The main goal of this paper is to identify the molecular origins of two secondary relaxations observed in mechanical as well as in dielectric spectra in polysaccharides, including cellulose, and starches, such as pullulan and dextran. This issue has been actively pursued by many research groups, but consensus has not been reached. By comparing experimental data of monosaccharides, disaccharides, and polysaccharides, we are able to make conclusions on the origins of two secondary relaxations in polysaccharides. The faster secondary relaxations of polysaccharides are similar to the faster secondary relaxations of mono-, di-, and oligosaccharides. These include comparable relaxation times and activation energies in the glassy states, and also all the faster secondary relaxations have larger dielectric strengths than the slower secondary relaxation. The similarities indicate that the faster secondary relaxations in the polysaccharides have the same origin as that in mono-, di-, and oligosaccharides. Furthermore, since the relaxation time of the faster secondary relaxation in several mono- and disaccharides was found to be insensitive to applied pressure, the faster secondary relaxations of the polysaccharides are identified as internal motions within their monomeric units. The slower secondary relaxations in polysaccharides also have similar characteristics to those of the slower secondary relaxations of the disaccharides (maltose, cellobiose, sucrose, and trehalose), which indicates the analogous motions govern the slower process in these two groups of carbohydrates. Earlier we have shown in disaccharides that the rotation of the monomeric units around the glycosidic bond is responsible for this process. The same motion can occur in polysaccharides in the form of a local chain rotation. These motions involve the whole molecule in disaccharides and a local segment in polysaccharides. It is intermolecular in nature (with relaxation time pressure dependent, as found before in a disaccharide), and hence, it is the precursor of the structural alpha-relaxation. These results lead us to identify the slower secondary relaxation of the polysaccharides as the Johari-Goldstein beta-relaxation, which is supposedly a universal and fundamental process in all glass-forming substances.

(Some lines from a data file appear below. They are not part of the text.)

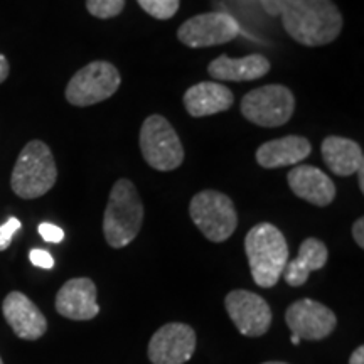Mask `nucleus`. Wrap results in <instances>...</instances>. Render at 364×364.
I'll return each instance as SVG.
<instances>
[{"label":"nucleus","instance_id":"obj_1","mask_svg":"<svg viewBox=\"0 0 364 364\" xmlns=\"http://www.w3.org/2000/svg\"><path fill=\"white\" fill-rule=\"evenodd\" d=\"M280 16L285 33L309 48L331 44L344 26L343 14L332 0H287Z\"/></svg>","mask_w":364,"mask_h":364},{"label":"nucleus","instance_id":"obj_2","mask_svg":"<svg viewBox=\"0 0 364 364\" xmlns=\"http://www.w3.org/2000/svg\"><path fill=\"white\" fill-rule=\"evenodd\" d=\"M245 252L258 287L272 289L289 262V245L282 231L270 223L255 225L245 238Z\"/></svg>","mask_w":364,"mask_h":364},{"label":"nucleus","instance_id":"obj_3","mask_svg":"<svg viewBox=\"0 0 364 364\" xmlns=\"http://www.w3.org/2000/svg\"><path fill=\"white\" fill-rule=\"evenodd\" d=\"M144 223V204L135 184L118 179L113 184L103 216V233L112 248H124L140 233Z\"/></svg>","mask_w":364,"mask_h":364},{"label":"nucleus","instance_id":"obj_4","mask_svg":"<svg viewBox=\"0 0 364 364\" xmlns=\"http://www.w3.org/2000/svg\"><path fill=\"white\" fill-rule=\"evenodd\" d=\"M58 179V167L51 149L41 140H31L14 166L11 188L22 199H36L51 191Z\"/></svg>","mask_w":364,"mask_h":364},{"label":"nucleus","instance_id":"obj_5","mask_svg":"<svg viewBox=\"0 0 364 364\" xmlns=\"http://www.w3.org/2000/svg\"><path fill=\"white\" fill-rule=\"evenodd\" d=\"M191 220L213 243H223L235 233L238 215L231 198L220 191H201L191 199Z\"/></svg>","mask_w":364,"mask_h":364},{"label":"nucleus","instance_id":"obj_6","mask_svg":"<svg viewBox=\"0 0 364 364\" xmlns=\"http://www.w3.org/2000/svg\"><path fill=\"white\" fill-rule=\"evenodd\" d=\"M140 150L152 169L176 171L184 162V147L174 130L162 115H150L140 129Z\"/></svg>","mask_w":364,"mask_h":364},{"label":"nucleus","instance_id":"obj_7","mask_svg":"<svg viewBox=\"0 0 364 364\" xmlns=\"http://www.w3.org/2000/svg\"><path fill=\"white\" fill-rule=\"evenodd\" d=\"M241 113L248 122L275 129L285 125L294 115V93L284 85H267L252 90L241 100Z\"/></svg>","mask_w":364,"mask_h":364},{"label":"nucleus","instance_id":"obj_8","mask_svg":"<svg viewBox=\"0 0 364 364\" xmlns=\"http://www.w3.org/2000/svg\"><path fill=\"white\" fill-rule=\"evenodd\" d=\"M120 73L112 63L93 61L76 73L66 86V100L75 107L102 103L120 88Z\"/></svg>","mask_w":364,"mask_h":364},{"label":"nucleus","instance_id":"obj_9","mask_svg":"<svg viewBox=\"0 0 364 364\" xmlns=\"http://www.w3.org/2000/svg\"><path fill=\"white\" fill-rule=\"evenodd\" d=\"M238 34V22L225 12L199 14L182 22V26L177 29V39L188 48L194 49L226 44L236 39Z\"/></svg>","mask_w":364,"mask_h":364},{"label":"nucleus","instance_id":"obj_10","mask_svg":"<svg viewBox=\"0 0 364 364\" xmlns=\"http://www.w3.org/2000/svg\"><path fill=\"white\" fill-rule=\"evenodd\" d=\"M225 306L233 324L243 336L260 338L272 326V309L267 300L248 290H233L226 295Z\"/></svg>","mask_w":364,"mask_h":364},{"label":"nucleus","instance_id":"obj_11","mask_svg":"<svg viewBox=\"0 0 364 364\" xmlns=\"http://www.w3.org/2000/svg\"><path fill=\"white\" fill-rule=\"evenodd\" d=\"M196 351V332L182 322L162 326L149 343V359L152 364H184Z\"/></svg>","mask_w":364,"mask_h":364},{"label":"nucleus","instance_id":"obj_12","mask_svg":"<svg viewBox=\"0 0 364 364\" xmlns=\"http://www.w3.org/2000/svg\"><path fill=\"white\" fill-rule=\"evenodd\" d=\"M285 321L294 336L302 341H321L336 329V314L324 304L312 299H302L287 309Z\"/></svg>","mask_w":364,"mask_h":364},{"label":"nucleus","instance_id":"obj_13","mask_svg":"<svg viewBox=\"0 0 364 364\" xmlns=\"http://www.w3.org/2000/svg\"><path fill=\"white\" fill-rule=\"evenodd\" d=\"M2 312L7 324L12 327L17 338L36 341L44 336L48 321L38 306L22 292H11L4 299Z\"/></svg>","mask_w":364,"mask_h":364},{"label":"nucleus","instance_id":"obj_14","mask_svg":"<svg viewBox=\"0 0 364 364\" xmlns=\"http://www.w3.org/2000/svg\"><path fill=\"white\" fill-rule=\"evenodd\" d=\"M56 311L71 321H90L97 317L100 307L93 280L85 277L68 280L56 295Z\"/></svg>","mask_w":364,"mask_h":364},{"label":"nucleus","instance_id":"obj_15","mask_svg":"<svg viewBox=\"0 0 364 364\" xmlns=\"http://www.w3.org/2000/svg\"><path fill=\"white\" fill-rule=\"evenodd\" d=\"M290 189L297 198L324 208L334 201L336 186L331 177L312 166H297L287 176Z\"/></svg>","mask_w":364,"mask_h":364},{"label":"nucleus","instance_id":"obj_16","mask_svg":"<svg viewBox=\"0 0 364 364\" xmlns=\"http://www.w3.org/2000/svg\"><path fill=\"white\" fill-rule=\"evenodd\" d=\"M311 152L312 145L306 136L287 135L262 144L257 150V162L263 169H279L302 162Z\"/></svg>","mask_w":364,"mask_h":364},{"label":"nucleus","instance_id":"obj_17","mask_svg":"<svg viewBox=\"0 0 364 364\" xmlns=\"http://www.w3.org/2000/svg\"><path fill=\"white\" fill-rule=\"evenodd\" d=\"M233 91L226 88L225 85L213 83V81H203V83L191 86L184 93L186 110L191 117L196 118L226 112L228 108L233 107Z\"/></svg>","mask_w":364,"mask_h":364},{"label":"nucleus","instance_id":"obj_18","mask_svg":"<svg viewBox=\"0 0 364 364\" xmlns=\"http://www.w3.org/2000/svg\"><path fill=\"white\" fill-rule=\"evenodd\" d=\"M268 71L270 61L263 54H250L236 59L223 54L208 66L209 76L220 81H252L265 76Z\"/></svg>","mask_w":364,"mask_h":364},{"label":"nucleus","instance_id":"obj_19","mask_svg":"<svg viewBox=\"0 0 364 364\" xmlns=\"http://www.w3.org/2000/svg\"><path fill=\"white\" fill-rule=\"evenodd\" d=\"M321 152L326 166L339 177L353 176L364 167L361 145L351 139L338 135L327 136L321 145Z\"/></svg>","mask_w":364,"mask_h":364},{"label":"nucleus","instance_id":"obj_20","mask_svg":"<svg viewBox=\"0 0 364 364\" xmlns=\"http://www.w3.org/2000/svg\"><path fill=\"white\" fill-rule=\"evenodd\" d=\"M327 247L324 241L317 238H307L300 245L297 258L287 262L284 268V279L290 287H302L309 280L312 272L321 270L327 263Z\"/></svg>","mask_w":364,"mask_h":364},{"label":"nucleus","instance_id":"obj_21","mask_svg":"<svg viewBox=\"0 0 364 364\" xmlns=\"http://www.w3.org/2000/svg\"><path fill=\"white\" fill-rule=\"evenodd\" d=\"M136 2L149 16L159 21H167L172 19L179 11L181 0H136Z\"/></svg>","mask_w":364,"mask_h":364},{"label":"nucleus","instance_id":"obj_22","mask_svg":"<svg viewBox=\"0 0 364 364\" xmlns=\"http://www.w3.org/2000/svg\"><path fill=\"white\" fill-rule=\"evenodd\" d=\"M86 9L98 19H112L125 9V0H86Z\"/></svg>","mask_w":364,"mask_h":364},{"label":"nucleus","instance_id":"obj_23","mask_svg":"<svg viewBox=\"0 0 364 364\" xmlns=\"http://www.w3.org/2000/svg\"><path fill=\"white\" fill-rule=\"evenodd\" d=\"M21 221L17 218H9V220L0 225V252H6L11 247L14 235L21 230Z\"/></svg>","mask_w":364,"mask_h":364},{"label":"nucleus","instance_id":"obj_24","mask_svg":"<svg viewBox=\"0 0 364 364\" xmlns=\"http://www.w3.org/2000/svg\"><path fill=\"white\" fill-rule=\"evenodd\" d=\"M39 235L49 243H61L65 240V231L56 225H51V223H41Z\"/></svg>","mask_w":364,"mask_h":364},{"label":"nucleus","instance_id":"obj_25","mask_svg":"<svg viewBox=\"0 0 364 364\" xmlns=\"http://www.w3.org/2000/svg\"><path fill=\"white\" fill-rule=\"evenodd\" d=\"M29 258L31 262H33V265L44 268V270H51L54 267V258L51 257V253L46 252V250H39V248L31 250Z\"/></svg>","mask_w":364,"mask_h":364},{"label":"nucleus","instance_id":"obj_26","mask_svg":"<svg viewBox=\"0 0 364 364\" xmlns=\"http://www.w3.org/2000/svg\"><path fill=\"white\" fill-rule=\"evenodd\" d=\"M263 9L270 14V16H280L282 9L287 4V0H262Z\"/></svg>","mask_w":364,"mask_h":364},{"label":"nucleus","instance_id":"obj_27","mask_svg":"<svg viewBox=\"0 0 364 364\" xmlns=\"http://www.w3.org/2000/svg\"><path fill=\"white\" fill-rule=\"evenodd\" d=\"M353 238L358 243L359 248H364V220L358 218L353 225Z\"/></svg>","mask_w":364,"mask_h":364},{"label":"nucleus","instance_id":"obj_28","mask_svg":"<svg viewBox=\"0 0 364 364\" xmlns=\"http://www.w3.org/2000/svg\"><path fill=\"white\" fill-rule=\"evenodd\" d=\"M9 71H11V66H9L7 58L4 54H0V83H4L7 80Z\"/></svg>","mask_w":364,"mask_h":364},{"label":"nucleus","instance_id":"obj_29","mask_svg":"<svg viewBox=\"0 0 364 364\" xmlns=\"http://www.w3.org/2000/svg\"><path fill=\"white\" fill-rule=\"evenodd\" d=\"M349 364H364V348L359 346L358 349H354V353L349 358Z\"/></svg>","mask_w":364,"mask_h":364},{"label":"nucleus","instance_id":"obj_30","mask_svg":"<svg viewBox=\"0 0 364 364\" xmlns=\"http://www.w3.org/2000/svg\"><path fill=\"white\" fill-rule=\"evenodd\" d=\"M358 176H359V191L364 193V167L358 171Z\"/></svg>","mask_w":364,"mask_h":364},{"label":"nucleus","instance_id":"obj_31","mask_svg":"<svg viewBox=\"0 0 364 364\" xmlns=\"http://www.w3.org/2000/svg\"><path fill=\"white\" fill-rule=\"evenodd\" d=\"M299 343H300V339L297 338V336H294V334H292V344H294V346H297Z\"/></svg>","mask_w":364,"mask_h":364},{"label":"nucleus","instance_id":"obj_32","mask_svg":"<svg viewBox=\"0 0 364 364\" xmlns=\"http://www.w3.org/2000/svg\"><path fill=\"white\" fill-rule=\"evenodd\" d=\"M263 364H287V363H282V361H268V363H263Z\"/></svg>","mask_w":364,"mask_h":364},{"label":"nucleus","instance_id":"obj_33","mask_svg":"<svg viewBox=\"0 0 364 364\" xmlns=\"http://www.w3.org/2000/svg\"><path fill=\"white\" fill-rule=\"evenodd\" d=\"M0 364H4V361H2V358H0Z\"/></svg>","mask_w":364,"mask_h":364}]
</instances>
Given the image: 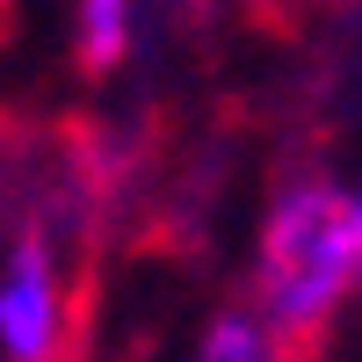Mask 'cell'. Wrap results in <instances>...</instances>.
I'll return each instance as SVG.
<instances>
[{
    "instance_id": "1",
    "label": "cell",
    "mask_w": 362,
    "mask_h": 362,
    "mask_svg": "<svg viewBox=\"0 0 362 362\" xmlns=\"http://www.w3.org/2000/svg\"><path fill=\"white\" fill-rule=\"evenodd\" d=\"M348 290H362L355 196L326 174H305L268 203L254 232V319L276 362H312L334 334Z\"/></svg>"
},
{
    "instance_id": "2",
    "label": "cell",
    "mask_w": 362,
    "mask_h": 362,
    "mask_svg": "<svg viewBox=\"0 0 362 362\" xmlns=\"http://www.w3.org/2000/svg\"><path fill=\"white\" fill-rule=\"evenodd\" d=\"M66 334V290L44 232H22L0 268V355L8 362H51Z\"/></svg>"
},
{
    "instance_id": "3",
    "label": "cell",
    "mask_w": 362,
    "mask_h": 362,
    "mask_svg": "<svg viewBox=\"0 0 362 362\" xmlns=\"http://www.w3.org/2000/svg\"><path fill=\"white\" fill-rule=\"evenodd\" d=\"M131 51V0H73V58L80 73H109Z\"/></svg>"
},
{
    "instance_id": "4",
    "label": "cell",
    "mask_w": 362,
    "mask_h": 362,
    "mask_svg": "<svg viewBox=\"0 0 362 362\" xmlns=\"http://www.w3.org/2000/svg\"><path fill=\"white\" fill-rule=\"evenodd\" d=\"M196 362H276V348H268L254 312H218L196 341Z\"/></svg>"
},
{
    "instance_id": "5",
    "label": "cell",
    "mask_w": 362,
    "mask_h": 362,
    "mask_svg": "<svg viewBox=\"0 0 362 362\" xmlns=\"http://www.w3.org/2000/svg\"><path fill=\"white\" fill-rule=\"evenodd\" d=\"M348 196H355V239H362V181H355V189H348Z\"/></svg>"
}]
</instances>
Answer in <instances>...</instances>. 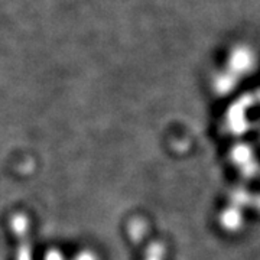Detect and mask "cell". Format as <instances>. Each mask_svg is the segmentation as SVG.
Wrapping results in <instances>:
<instances>
[]
</instances>
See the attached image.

Dielectric studies on mobility of the glycosidic linkage in seven disaccharides.

Isobaric dielectric relaxation measurements were performed on seven chosen disaccharides. For five of them, i.e., sucrose, maltose, trehalose, lactulose, and leucrose, we were able to observe the temperature evolution of the structural relaxation process. In the case of the other disaccharides studied (lactose and cellobiose), it was impossible to obtain such information because of the large contribution of the dc conductivity and polarization of the capacitor plates to the imaginary and real part of the complex permittivity, respectively. On the other hand, in the glassy state, two secondary relaxations have been identified in the dielectric spectra of all investigated carbohydrates. The faster one (gamma) is a common characteristic feature of the entire sugar family (mono-, di-, oligo-, and polysaccharide). The molecular origin of this process is still not unambiguously identified but is expected to involve intramolecular degrees of freedom as inferred from insensitivity of its relaxation time to pressure found in some monosaccharides (fructose and ribose). The slower one (labeled beta) was recently identified to be intermolecular in origin (i.e., a Johari-Goldstein (JG) beta-relaxation), involving twisting motion of the monosugar rings around the glycosidic bond. The activation energies and dielectric strengths for the beta-relaxation determined herein provide us valuable information about the flexibility of the glycosidic bond and the mobility of this particular linkage in the disaccharides studied. In turn, this information is essential for the control of the diffusivity of drugs or water entrapped in the sugar matrix.